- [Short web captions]
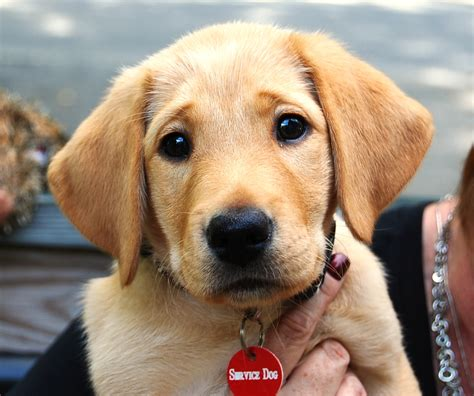 you puppies i you puppy pictures www pixshark images galleries with a bite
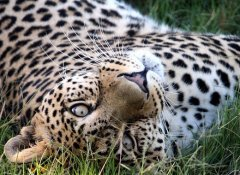 Leopard at Pumba Game Reserve Safaris in Grahamstown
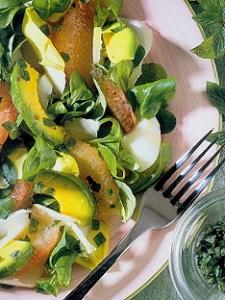 chicory-salad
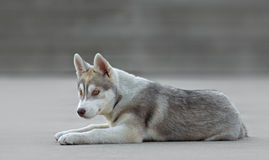 Male husky puppy. Of just 3 months old is posing Stock Photo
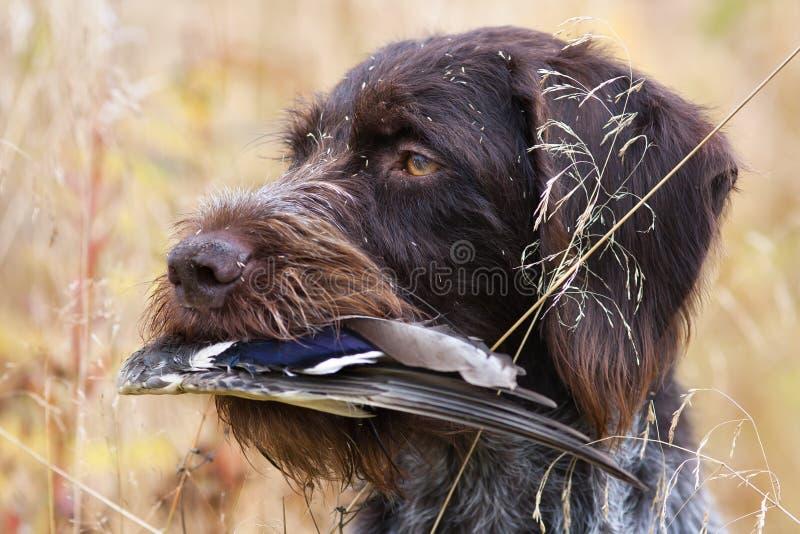 O cão de caça mantém a asa do pato na grama alta imagem de stock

- [DESCRIPTION OF THE TASK]
Every line from the one containing "chicory-salad" through the end of the entries above, both included, should be extracted exactly, with pictures left out.

- [RESULT OF THIS TASK]
 chicory-salad
 Male husky puppy. Of just 3 months old is posing Stock Photo
 O cão de caça mantém a asa do pato na grama alta imagem de stock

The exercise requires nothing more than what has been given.